The move by California regulators aligns with the state’s plan to ban the sale of new gasoline-powered cars by 2035 and an effort by California lawmakers to target ride-sharing fleets to dramatically reduce emissions. Uber and Lyft have worked to bring more electric and plug-in hybrid vehicles into their networks in recent years, with Uber committing up to $ 800 million to help its drivers switch to electric vehicles. The company also aims to convert all of its rides to electricity by 2040. Lyft has an even more aggressive goal, saying it is pushing to convert all its rides to electric vehicles by 2030, aligned with the new California rule.
The move also comes as President Joe Biden urges automakers to quickly ramp up production and sales of battery-powered cars and trucks to tackle climate change. To do so, the Biden administration is demanding $ 174 billion in incentives for customers and manufacturers as part of a massive infrastructure bill.

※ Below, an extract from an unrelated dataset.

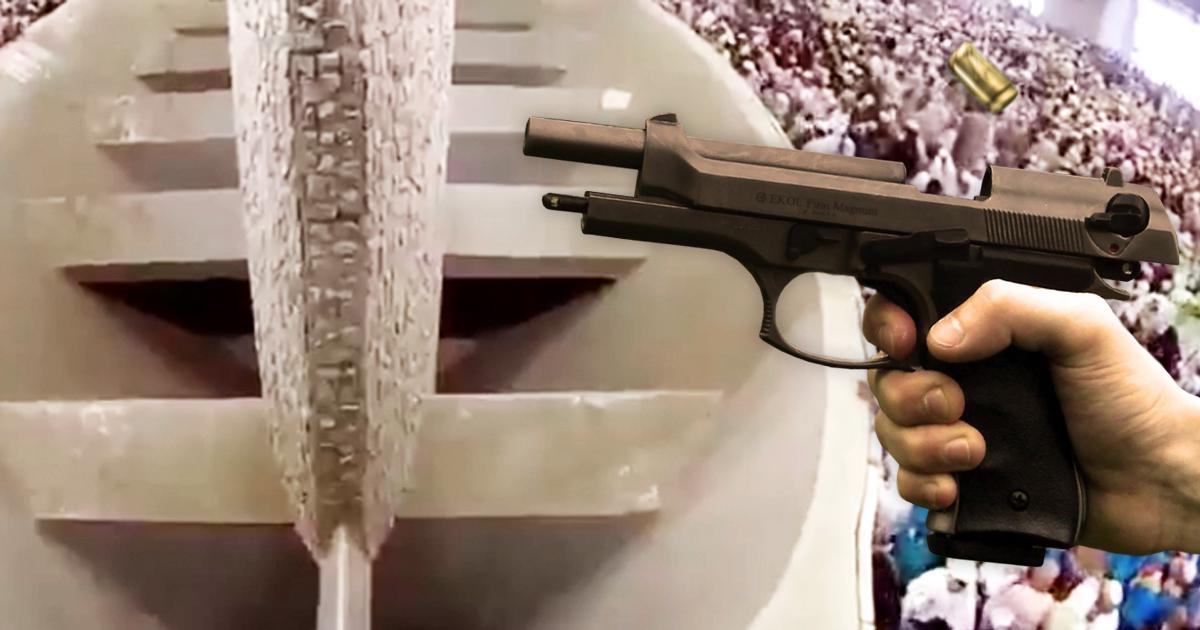 Schießerei: Pilger knallt symbolisch den Teufel ab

âUber shares California’s climate and EV goals and applauds the Clean Miles Standard as one of the world’s premier emissions policies based on real-world vehicle use,â said Adam Gromis , Global Head of Sustainability at Uber. âWith car trips accounting for only 1% of California light-duty vehicle emissions, we hope the CMS becomes a useful model for examining the remaining 99%.â
Uber, based in San Francisco, also intends to contribute “our resources and partnerships across the electric mobility value chain to leverage existing state policies to benefit low-income commercial drivers on time. part-time and full-time, âsaid Gromis.
Lyft did not immediately respond to a request for comment.
In addition to getting more electric vehicles into their networks, ridesharing companies can also get credits to meet the state’s greenhouse gas targets if they invest in “a sidewalk and bike path infrastructure that Supports active transportation and connection to transit via integrated travel booking applications, âthe Air Resources Board said in a statement.
California has implemented incentives to encourage the purchase of so-called zero-emission vehicles, including a rebate up to $ 1,500, and a separate state program offering discounts of up to $ 7,000 for low-income electric vehicle buyers. There is also a program to encourage the scrapping of inefficient and high-polluting older vehicles, which offers up to $ 9,500 to encourage low-income drivers to switch to something cleaner.
“This regulation is a great victory for public health, the climate and for carpool drivers as well if Uber and Lyft step up and support the electrification of their fleets,” said Elizabeth Irvin, senior transport analyst for the Union of Concerned Scientists. âCarpool services in urban areas have increased pollution and congestion and reduced the number of users of climate-friendly public transport. California air regulators took a critical step today to ensure these companies take responsibility for their pollution by switching to electric vehicles. “
California’s Air Resources Board, which has the power to set pollution rules beyond those of the federal government for decades due to the state’s lingering air pollution problems, said the new regulations could ensure that Uber and Lyft are meeting the goals they’ve already announced. While the regulation approved Thursday only applies to California, more than a dozen more states are following its auto emissions rules, indicating that others may follow its lead on ridesharing companies.
Uber fell less than 1% to $ 49.44 in Nasdaq trading on Thursday, before the new rule was announced. Lyft shares were down 0.5% to $ 51.96.